像是要继续昨夜没有未尽的恨意跟情.欲,将她压在棺材上狠狠入侵。
沈昭月腿都要酥了,疯一般挣扎:“裴霁舟,你疯了!这里是灵堂,你怎能这么对我!”
“沈昭月,是你疯了。”
“正眼瞧我一眼,就这么难?”
沈昭月不知道怎么回答,剩下的话尽数消失在旖.旎夜色中。
不知过了多久,外面的仆人小心翼翼开口:“世子爷,陆祭酒在正厅等候多时了,说是有要事相报。”
门内,玉露初歇,沈昭月红着眼睛,踉踉跄跄走到一旁,开始慢慢穿衣裳。
二人还是做了。
她从没想过能这般屈辱,五年前在皇宫,今日在灵堂,都是因为这个男人!
她恨恨瞪着他,裴霁舟却是心情不错,嗤笑了一声。
“沈昭月,你最好清醒一些,这府中只有我能保你!”
“你折辱我十年,是要还债的,你需好好活着,慢慢遭受报应。”
“劝你别幻想陆钰亭救你,他国子祭酒,你觉得在看见你这种叛党余孽,会怎么对待你?”
说完,裴霁舟离开,吩咐门外侍卫:“把姨娘带回后院,不得离开房内一步。”
沈昭月回院中呆着,不知道过了多久,迷迷糊糊都睡着了。
睡梦中都是陆钰亭的身影。
陆钰亭是沈昭月喜欢了多年的人,户部尚书的公子,陛下亲封的国子祭酒。

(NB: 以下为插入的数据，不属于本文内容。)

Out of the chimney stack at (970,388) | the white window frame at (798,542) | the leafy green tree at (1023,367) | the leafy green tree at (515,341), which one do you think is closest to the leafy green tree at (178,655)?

衣冠楚楚、风光霁月,与裴霁舟全然不同。
可沈昭月再喜欢,陆钰亭也不曾对她心动过。
男人温润如玉,对谁都是笑意盈盈的,可每每面对沈昭月倾诉心意的时候,陆祭酒便会抚摸她长发叹息道:“月月还小,未尝情爱。”
陆昭月不明白,她怎么就未尝情爱了?
听说前朝的狐宁公主是世间第一绝代美人,没有男人能够不被她俘获,而她万人青睐的方法,就是御得一手好男奴。
沈昭月觉得御男奴有什么难的?当即买了三五个,其中之一就是裴霁舟。
后来她开始“御下”,其余人都羞红了脸,唯独裴霁舟面不改色。